El sudor nos cubría, perlando su frente, goteando sobre mis senos. Olía a sexo puro, a nosotros dos mezclados. Cambiamos posiciones: yo encima, cabalgándolo como reina, mis tetas rebotando con cada bajada. Sus manos en mi culo, guiándome, apretando. "¡Más rápido, Ana, rómpeme!" Jadeaba, su voz quebrada. Sentí el orgasmo construyéndose, una ola desde mi vientre, pulsando en mi clítoris.
Lo volteé, poniéndome a cuatro patas, y él entró por atrás, agarrando mis caderas. Cada embestida era más fuerte, golpeando mi G-spot, sus bolas chocando contra mí. El cuarto se llenó de nuestros gritos: "¡Sí, cabrón, así!" "¡Te vengo, nena!" El clímax me golpeó primero, un estallido de placer que me hizo temblar, contrayéndome alrededor de él, chorros de humedad salpicando. Él se corrió segundos después, gruñendo, llenándome con chorros calientes, su cuerpo colapsando sobre el mío.

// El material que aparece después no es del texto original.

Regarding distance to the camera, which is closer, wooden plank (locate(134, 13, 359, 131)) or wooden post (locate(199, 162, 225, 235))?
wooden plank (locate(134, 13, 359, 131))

Acto tres: el afterglow. Nos quedamos pegados, respiraciones agitadas calmándose poco a poco. Su peso sobre mí era reconfortante, el semen goteando lento por mis muslos, mezclándose con mi sudor. Besos suaves en mi hombro, sus dedos trazando patrones en mi espalda. "Fue increíble, como siempre, mi vida", susurró, rodando a mi lado para abrazarme.
Pasion capitulo 19, el mejor hasta ahora, con promesas de más capítulos por venir.
Nos duchamos juntos después, el agua caliente lavando nuestros cuerpos, pero no el recuerdo. Jabón deslizándose por su pecho, mis manos explorando de nuevo, risas compartidas bajo la regadera. Salimos envueltos en toallas, pidiendo unos tacos de la esquina –carne asada con todo–, comiendo en la cama mientras veíamos la ciudad iluminada. Su cabeza en mi regazo, mis dedos en su pelo, un beso perezoso sellando la noche.
En ese momento, supe que nuestra historia no acababa aquí. Cada capítulo de nuestra pasión era más profundo, más nuestro. Mañana sería otro día, pero esta noche, pasión capítulo 19, quedaría grabada en la piel, en el alma.